Now the constitution itself is increasingly under attack. This shouldn’t be surprising given that many state institutions, especially at the local level, aren’t effective and, therefore, cannot realise the rights set out in the constitution.
Democratic South Africa’s challenge remains how to find a way to remake institutions so that they’re capable of ensuring the rights guaranteed by the constitution are realised.
Comparative insights from Brazil
In this it has lessons to learn from Brazil, which has similar constitutional guarantees. Despite recent political challenges, Brazil has managed to decentralise important parts of administering redistributive programmes. This has led to more capable institutions, especially at the municipal level.
On top of this, Brazilian cities have a long history of participatory councils, from city wide budgeting to specific policy sectors such as housing and health. In large cities like Sao Paulo, many of the social movements for housing, which helped drive the campaign for democracy in the 1980s, have remained important political and social movements. They’ve helped reconstruct Brazil’s local state institutions, which were previously a global example of weak and clientelistic politics.

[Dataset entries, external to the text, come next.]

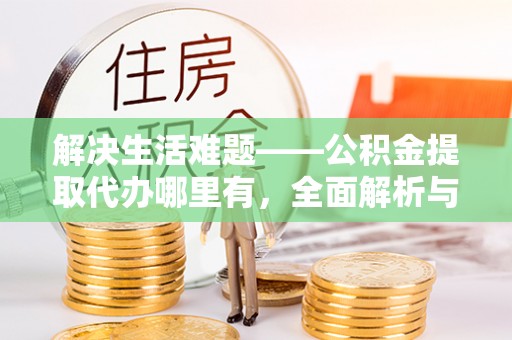 绿岛解决生活难题——公积金提取代办哪里有，全面解析与服务推荐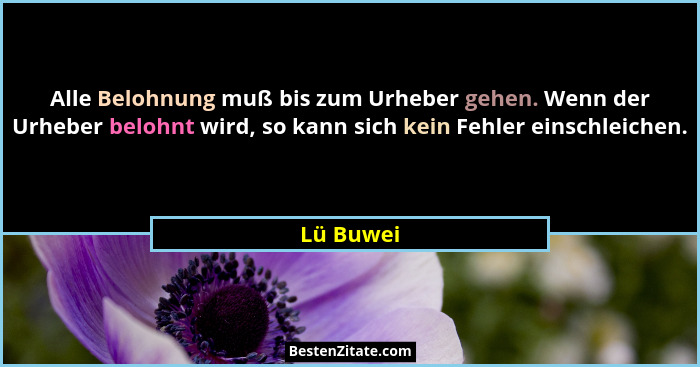 Alle Belohnung muß bis zum Urheber gehen. Wenn der Urheber belohnt wird, so kann sich kein Fehler einschleichen.... - Lü Buwei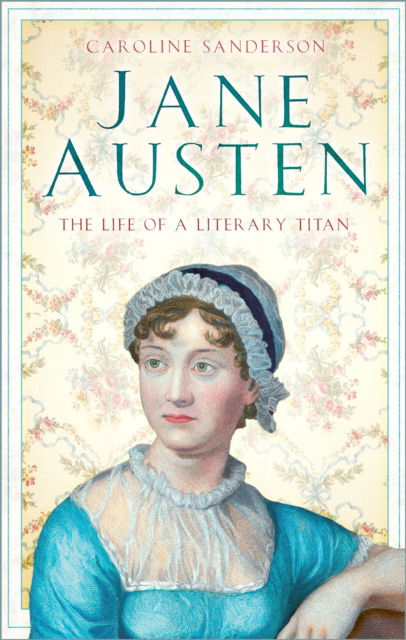 Cover for Caroline Sanderson · Jane Austen: The Life of a Literary Titan (Paperback Book) [New edition] (2025)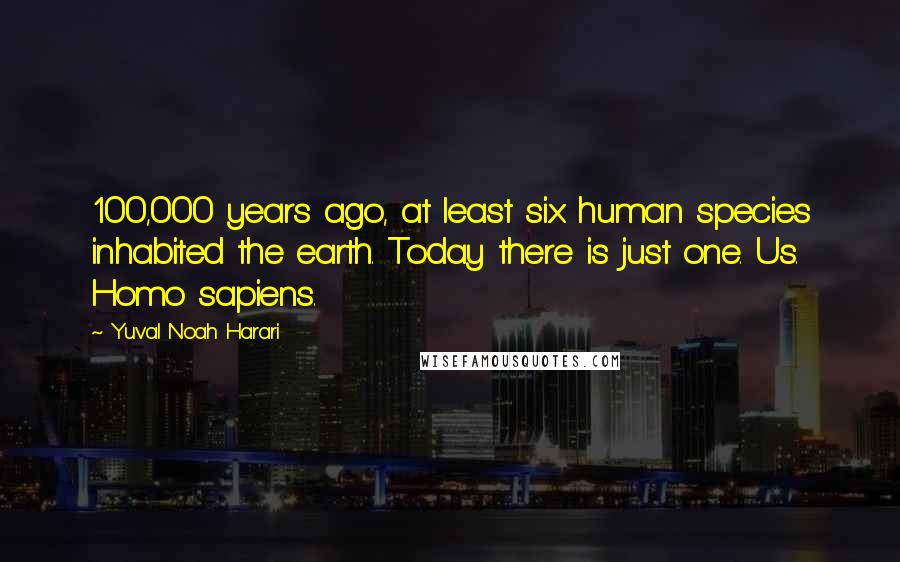 Yuval Noah Harari Quotes: 100,000 years ago, at least six human species inhabited the earth. Today there is just one. Us. Homo sapiens.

Cities like Sao Paulo now have institutions that are able to make big gains for poor people in sectors such as transport, housing and sanitation.
This suggests important lessons for how to address South Africa’s democratic crisis.
Recapturing institutional legitimacy
A positive sum, redistributive agenda is the central promise of the South Africa’s Constitution. This is also a requirement for the success of any dialogue between all sectors of South African society as proposed by the authors of Betrayal of the Promise.
A debate over policy is going to be extraordinarily difficult while the country’s institutions continue to lose legitimacy. This means that a focus on the capture of state institutions will need to go hand-in-hand with a focus on how they can be refashioned to be more responsive to society.
South Africa awaits the movements and parties with the ideas and organisational strategies to take such a vision forward. Until then, the country will struggle to move beyond today’s anti-democratic precipice.